Ketua Fraksi Partai Keadila Sejahtera (PKS) Dewan Perwakilan Rakyat Kota (DPRK) Banda Aceh, Tuanku Muhammad menyanyangkan terbitnya surat dari Pemko Banda Aceh kepada Kementerian Pekerjaan Umum dan Perumahan Rakyat (PUPR) untuk melanjutkan pembangunan IPAL tersebut.


Tuanku mengatakan pembangunan Instalasi Pengolahan Air Limbah (IPAL) di Gampong Pande dan Gampong Jawa, di Kecamatan Kuta Raja, Banda Aceh, tidak layak dilanjutkan. Terutama terkait status kawasan itu yang menjadi bekas Kerajaan Aceh Darussalam. 

“Ini adalah daerah yang menyimpan banyak peninggalan nisan kuno. Lokasi itu juga merupakan titik nol kilometer Banda Aceh,” kata Tuanku, Seni, 1 Maret 2021.

Menurut Tuanku, di lokasi tersebut, seharusnya tidak dilakukan pembangunan-pembangunan yang bersifat merusak situs-situs peninggalan sejarah yang ada. Daerah ini merupakan cikal bakal Kerajaan Aceh Darussalam atau yang dikenal dengan nama Darut Donya.

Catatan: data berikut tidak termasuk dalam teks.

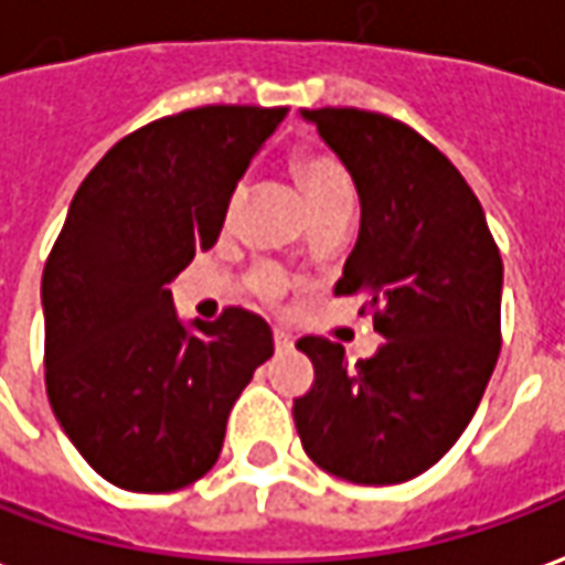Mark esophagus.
<instances>
[{"label": "esophagus", "mask_w": 565, "mask_h": 565, "mask_svg": "<svg viewBox=\"0 0 565 565\" xmlns=\"http://www.w3.org/2000/svg\"><path fill=\"white\" fill-rule=\"evenodd\" d=\"M271 339H275V349L278 351L294 349V337H290L287 330H278V327H275V330H271Z\"/></svg>", "instance_id": "1"}]
</instances>
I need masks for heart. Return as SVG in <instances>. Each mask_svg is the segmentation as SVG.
<instances>
[{
	"instance_id": "b5f03b06",
	"label": "heart",
	"mask_w": 565,
	"mask_h": 565,
	"mask_svg": "<svg viewBox=\"0 0 565 565\" xmlns=\"http://www.w3.org/2000/svg\"><path fill=\"white\" fill-rule=\"evenodd\" d=\"M294 173L296 180H299V186H302V192H306V199H309L311 214H321V211L333 207V204L351 201L349 173H345V168L333 156H327L321 149H299L294 156ZM242 201L244 186L238 183L226 201V223L235 220ZM254 290L263 299H278L284 294L281 275L271 269H259L254 275Z\"/></svg>"
}]
</instances>
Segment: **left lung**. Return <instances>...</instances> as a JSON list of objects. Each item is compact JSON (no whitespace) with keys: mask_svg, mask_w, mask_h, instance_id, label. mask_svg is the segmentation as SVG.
Masks as SVG:
<instances>
[{"mask_svg":"<svg viewBox=\"0 0 565 565\" xmlns=\"http://www.w3.org/2000/svg\"><path fill=\"white\" fill-rule=\"evenodd\" d=\"M349 168L361 232L337 296L385 342L354 366L302 337L315 382L294 401L302 449L327 475L385 487L428 471L468 428L502 349V254L456 164L419 131L354 106L306 109Z\"/></svg>","mask_w":565,"mask_h":565,"instance_id":"obj_1","label":"left lung"}]
</instances>
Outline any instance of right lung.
I'll return each mask as SVG.
<instances>
[{"instance_id":"add662e5","label":"right lung","mask_w":565,"mask_h":565,"mask_svg":"<svg viewBox=\"0 0 565 565\" xmlns=\"http://www.w3.org/2000/svg\"><path fill=\"white\" fill-rule=\"evenodd\" d=\"M287 106H199L121 137L82 180L42 271L45 392L113 487L171 492L220 459L226 419L275 351L242 306L177 321L168 284L214 247L226 201Z\"/></svg>"}]
</instances>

"Pada saat pembangunan awal memang sudah diprediksi di situ akan ditemukan situs-situs makam. Ternyata pada penggalian IPAL pertama, benar ditemukan nisan-nisan tersebut," ujar Tuanku.

Setelah ditemukan nisan tersebut, lanjut Tuanku, pada 2017 mencuat agar pembangunan proyek IPAL itu dihentikan sampai adanya penelitian lebih lanjut. Kemudian, pada Februari 2021, Pemko Banda Aceh berdasarkan hasil rekomendasi yang diinisiasi oleh PUPR melanjutkan proyek pembangunan sarana pengolahan limbah di lokasi tersebut.

"Kita lihat respon masyarakat banyak menolak dan sangat sedikit yang memberikan pandangan mendukung. Inilah yang harus kita pahami bahwa ada keinginan bersama agar proyek itu dihentikan," ungkapnya.

Tuanku meyakini di kawasan Gampong Pande dan Gampong Jawa tersebut masih banyak lagi peninggalan-peninggalan kuno lainnya yang masih terkubur dan tertimbun. Seharusnya, kata dia, pihak terkait melakukan kajian konservasi sejarah yang lebih luas.

Tuanku juga menganggap bahwa sampah dan limbah di kawasan itu menghilangkan kemuliaan warga Aceh. Nisan yang ada di kawasani tu, kata Tuanku, bukan hanya batu. Itu adalah catatan sejarah dengan tulisan epigraf, seperti kaligrafi, dengan sejumlah pesan di dalamnya.